El video difundido, en días pasados, no prueba sino que el Presidente podía caminar en el momento en que fue grabado, que sigue sin utilizar el cubrebocas, que no es capaz de entender la tragedia humanitaria que la nación está sufriendo. Que la enfermedad no ha hecho mella en su determinación de continuar con una estrategia fallida que, hasta el momento, ha cobrado cientos de miles de vidas. Ni un gramo de empatía, ni de arrepentimiento: de su condición física y, sobre todo, mental, no tenemos noticia alguna.

Ni la tendremos.

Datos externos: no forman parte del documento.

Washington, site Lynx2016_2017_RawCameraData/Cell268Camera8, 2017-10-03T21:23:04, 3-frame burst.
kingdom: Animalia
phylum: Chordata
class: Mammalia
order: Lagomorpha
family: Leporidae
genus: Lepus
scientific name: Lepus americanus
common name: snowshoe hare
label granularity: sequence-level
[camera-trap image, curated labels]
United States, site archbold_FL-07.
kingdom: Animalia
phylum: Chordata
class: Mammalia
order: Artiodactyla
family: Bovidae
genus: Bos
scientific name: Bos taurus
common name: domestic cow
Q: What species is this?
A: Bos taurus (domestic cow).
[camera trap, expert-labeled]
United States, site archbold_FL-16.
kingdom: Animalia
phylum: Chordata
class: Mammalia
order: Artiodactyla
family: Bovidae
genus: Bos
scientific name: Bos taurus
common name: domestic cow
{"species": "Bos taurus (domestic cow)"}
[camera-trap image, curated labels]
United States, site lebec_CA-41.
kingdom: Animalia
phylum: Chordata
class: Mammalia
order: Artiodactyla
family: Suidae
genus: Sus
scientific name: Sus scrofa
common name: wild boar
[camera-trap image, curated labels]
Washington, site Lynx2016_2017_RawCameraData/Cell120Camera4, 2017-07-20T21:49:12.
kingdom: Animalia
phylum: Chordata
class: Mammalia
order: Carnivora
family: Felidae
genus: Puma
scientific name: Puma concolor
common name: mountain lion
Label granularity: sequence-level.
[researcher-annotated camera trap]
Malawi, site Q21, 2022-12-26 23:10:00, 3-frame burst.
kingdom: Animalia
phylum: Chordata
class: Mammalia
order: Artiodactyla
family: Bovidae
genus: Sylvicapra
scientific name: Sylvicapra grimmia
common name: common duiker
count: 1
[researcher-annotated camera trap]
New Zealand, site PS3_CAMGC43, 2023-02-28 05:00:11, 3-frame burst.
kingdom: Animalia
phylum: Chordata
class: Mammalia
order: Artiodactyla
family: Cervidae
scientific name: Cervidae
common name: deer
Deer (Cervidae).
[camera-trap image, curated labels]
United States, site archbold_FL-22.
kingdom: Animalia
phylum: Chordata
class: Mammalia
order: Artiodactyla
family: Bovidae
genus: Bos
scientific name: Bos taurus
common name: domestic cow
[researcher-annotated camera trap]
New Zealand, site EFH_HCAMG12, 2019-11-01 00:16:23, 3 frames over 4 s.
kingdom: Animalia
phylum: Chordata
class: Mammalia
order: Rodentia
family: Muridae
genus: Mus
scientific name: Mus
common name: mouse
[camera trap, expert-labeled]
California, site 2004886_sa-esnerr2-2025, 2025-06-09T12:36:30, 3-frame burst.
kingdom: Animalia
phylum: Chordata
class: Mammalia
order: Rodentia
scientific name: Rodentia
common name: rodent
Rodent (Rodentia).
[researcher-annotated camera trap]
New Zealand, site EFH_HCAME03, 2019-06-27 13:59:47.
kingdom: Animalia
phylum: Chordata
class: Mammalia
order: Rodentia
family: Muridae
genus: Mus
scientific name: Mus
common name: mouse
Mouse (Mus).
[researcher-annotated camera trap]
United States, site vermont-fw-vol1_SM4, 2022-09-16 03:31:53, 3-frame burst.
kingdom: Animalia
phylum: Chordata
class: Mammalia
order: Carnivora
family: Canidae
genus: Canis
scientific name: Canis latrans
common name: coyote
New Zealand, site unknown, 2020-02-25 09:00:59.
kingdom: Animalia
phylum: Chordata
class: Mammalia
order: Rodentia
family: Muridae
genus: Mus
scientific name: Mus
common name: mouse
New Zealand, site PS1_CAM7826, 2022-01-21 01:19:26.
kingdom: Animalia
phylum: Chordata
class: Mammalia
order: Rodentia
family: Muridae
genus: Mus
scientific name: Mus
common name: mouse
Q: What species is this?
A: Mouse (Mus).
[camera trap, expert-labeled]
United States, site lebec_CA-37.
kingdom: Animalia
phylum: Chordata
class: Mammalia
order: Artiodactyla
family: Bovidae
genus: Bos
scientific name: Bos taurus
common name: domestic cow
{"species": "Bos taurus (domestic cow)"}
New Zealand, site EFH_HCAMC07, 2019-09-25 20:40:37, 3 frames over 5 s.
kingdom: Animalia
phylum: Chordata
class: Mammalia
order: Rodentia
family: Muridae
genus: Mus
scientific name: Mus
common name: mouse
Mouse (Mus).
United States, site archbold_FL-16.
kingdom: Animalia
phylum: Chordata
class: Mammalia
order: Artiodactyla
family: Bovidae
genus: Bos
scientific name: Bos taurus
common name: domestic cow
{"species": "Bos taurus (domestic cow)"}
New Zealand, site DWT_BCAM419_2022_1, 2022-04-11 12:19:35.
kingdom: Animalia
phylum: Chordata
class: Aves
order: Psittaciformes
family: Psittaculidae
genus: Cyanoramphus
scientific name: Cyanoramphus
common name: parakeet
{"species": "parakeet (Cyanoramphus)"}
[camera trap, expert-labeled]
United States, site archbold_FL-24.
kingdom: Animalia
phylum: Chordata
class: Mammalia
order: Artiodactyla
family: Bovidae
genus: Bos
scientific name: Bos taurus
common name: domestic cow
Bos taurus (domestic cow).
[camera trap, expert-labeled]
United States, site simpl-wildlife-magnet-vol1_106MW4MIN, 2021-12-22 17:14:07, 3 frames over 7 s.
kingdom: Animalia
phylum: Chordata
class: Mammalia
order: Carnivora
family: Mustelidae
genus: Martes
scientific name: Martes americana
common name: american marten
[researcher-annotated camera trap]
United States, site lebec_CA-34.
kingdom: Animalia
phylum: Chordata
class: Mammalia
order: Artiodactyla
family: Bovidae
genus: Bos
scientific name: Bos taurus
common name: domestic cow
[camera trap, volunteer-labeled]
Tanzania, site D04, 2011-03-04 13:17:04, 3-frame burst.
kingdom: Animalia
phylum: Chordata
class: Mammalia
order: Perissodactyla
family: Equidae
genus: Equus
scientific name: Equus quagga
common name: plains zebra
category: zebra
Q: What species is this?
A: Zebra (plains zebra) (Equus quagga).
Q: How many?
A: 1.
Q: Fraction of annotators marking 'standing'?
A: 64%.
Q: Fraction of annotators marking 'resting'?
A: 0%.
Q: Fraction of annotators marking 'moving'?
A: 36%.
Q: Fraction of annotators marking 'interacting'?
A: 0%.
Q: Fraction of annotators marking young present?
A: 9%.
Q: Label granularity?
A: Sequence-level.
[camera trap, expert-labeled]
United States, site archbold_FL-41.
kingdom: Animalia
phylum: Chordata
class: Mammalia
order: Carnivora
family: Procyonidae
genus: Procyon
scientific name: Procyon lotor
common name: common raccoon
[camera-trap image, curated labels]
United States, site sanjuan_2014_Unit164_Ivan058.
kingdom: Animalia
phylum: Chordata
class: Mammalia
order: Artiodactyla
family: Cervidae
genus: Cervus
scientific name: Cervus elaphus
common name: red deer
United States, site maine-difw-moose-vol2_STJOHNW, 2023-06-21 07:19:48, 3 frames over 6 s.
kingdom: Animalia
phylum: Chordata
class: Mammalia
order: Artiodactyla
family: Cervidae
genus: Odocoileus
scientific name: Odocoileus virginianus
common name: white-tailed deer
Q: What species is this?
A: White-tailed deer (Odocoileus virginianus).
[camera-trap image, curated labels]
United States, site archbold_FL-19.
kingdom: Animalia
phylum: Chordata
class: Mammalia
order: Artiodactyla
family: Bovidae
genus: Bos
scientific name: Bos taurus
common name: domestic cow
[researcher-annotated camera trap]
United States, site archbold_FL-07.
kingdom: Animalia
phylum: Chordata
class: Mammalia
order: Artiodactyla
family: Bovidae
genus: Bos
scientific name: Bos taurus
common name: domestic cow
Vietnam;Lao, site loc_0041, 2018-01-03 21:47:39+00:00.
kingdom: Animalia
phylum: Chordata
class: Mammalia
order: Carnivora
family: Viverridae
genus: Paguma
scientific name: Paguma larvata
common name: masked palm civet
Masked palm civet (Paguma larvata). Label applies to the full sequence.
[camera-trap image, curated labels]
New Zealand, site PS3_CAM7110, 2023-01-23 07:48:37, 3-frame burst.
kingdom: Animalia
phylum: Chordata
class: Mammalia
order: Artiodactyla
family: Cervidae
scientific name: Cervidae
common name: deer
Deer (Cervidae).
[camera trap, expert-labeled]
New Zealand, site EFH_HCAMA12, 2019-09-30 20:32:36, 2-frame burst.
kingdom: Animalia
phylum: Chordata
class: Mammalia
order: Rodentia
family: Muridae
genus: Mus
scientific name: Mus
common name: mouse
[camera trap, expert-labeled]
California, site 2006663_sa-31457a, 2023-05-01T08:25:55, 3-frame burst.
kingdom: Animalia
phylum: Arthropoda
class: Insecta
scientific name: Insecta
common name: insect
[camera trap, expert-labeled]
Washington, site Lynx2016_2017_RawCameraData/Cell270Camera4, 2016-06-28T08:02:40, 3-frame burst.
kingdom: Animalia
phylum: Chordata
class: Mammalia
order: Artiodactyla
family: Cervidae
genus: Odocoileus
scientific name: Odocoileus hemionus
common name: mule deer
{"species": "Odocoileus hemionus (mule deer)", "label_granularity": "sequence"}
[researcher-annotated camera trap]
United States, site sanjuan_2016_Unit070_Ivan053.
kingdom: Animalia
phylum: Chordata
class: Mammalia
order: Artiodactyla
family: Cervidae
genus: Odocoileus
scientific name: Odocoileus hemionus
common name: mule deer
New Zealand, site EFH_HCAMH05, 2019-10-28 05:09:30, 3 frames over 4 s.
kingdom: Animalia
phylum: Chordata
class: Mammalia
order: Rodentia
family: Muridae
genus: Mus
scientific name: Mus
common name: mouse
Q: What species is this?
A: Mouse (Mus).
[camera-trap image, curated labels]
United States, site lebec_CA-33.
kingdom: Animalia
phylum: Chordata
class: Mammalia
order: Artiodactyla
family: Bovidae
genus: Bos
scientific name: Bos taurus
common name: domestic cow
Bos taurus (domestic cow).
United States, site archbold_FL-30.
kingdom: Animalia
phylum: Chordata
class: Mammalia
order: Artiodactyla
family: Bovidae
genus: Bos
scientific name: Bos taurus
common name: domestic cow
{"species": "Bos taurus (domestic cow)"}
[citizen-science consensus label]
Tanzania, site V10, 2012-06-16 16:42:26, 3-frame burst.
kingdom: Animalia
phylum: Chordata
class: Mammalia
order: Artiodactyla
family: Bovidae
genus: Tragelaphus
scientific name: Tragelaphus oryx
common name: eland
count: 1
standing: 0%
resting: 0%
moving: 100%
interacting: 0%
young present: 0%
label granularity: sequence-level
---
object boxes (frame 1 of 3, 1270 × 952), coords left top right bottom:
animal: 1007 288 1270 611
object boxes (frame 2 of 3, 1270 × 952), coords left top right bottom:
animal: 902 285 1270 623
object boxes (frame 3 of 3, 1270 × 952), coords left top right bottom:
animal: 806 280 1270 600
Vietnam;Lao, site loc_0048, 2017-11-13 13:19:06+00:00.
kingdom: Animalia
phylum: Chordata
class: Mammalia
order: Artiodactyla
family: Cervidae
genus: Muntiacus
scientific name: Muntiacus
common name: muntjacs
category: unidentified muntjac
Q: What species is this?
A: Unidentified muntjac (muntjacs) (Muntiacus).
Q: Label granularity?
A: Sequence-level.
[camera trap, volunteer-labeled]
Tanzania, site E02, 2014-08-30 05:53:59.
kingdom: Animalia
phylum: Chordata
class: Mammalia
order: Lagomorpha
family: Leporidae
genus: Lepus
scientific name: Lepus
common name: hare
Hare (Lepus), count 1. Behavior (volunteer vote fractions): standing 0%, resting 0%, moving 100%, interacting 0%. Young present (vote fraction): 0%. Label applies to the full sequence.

El prestidigitador regresará, aunque disminuido, en unos cuantos días: a diferencia de los niños con cáncer, tiene todos los medicamentos a su alcance; a diferencia del resto de los enfermos, su familia no ha tenido que vagar, desesperada, en búsqueda de un tanque de oxígeno. El prestidigitador regresará, con sus chistes, anécdotas y clases de historia, esperando que sus palabras vuelvan a distraernos mientras que mete la mano en el sombrero y prepara su siguiente truco.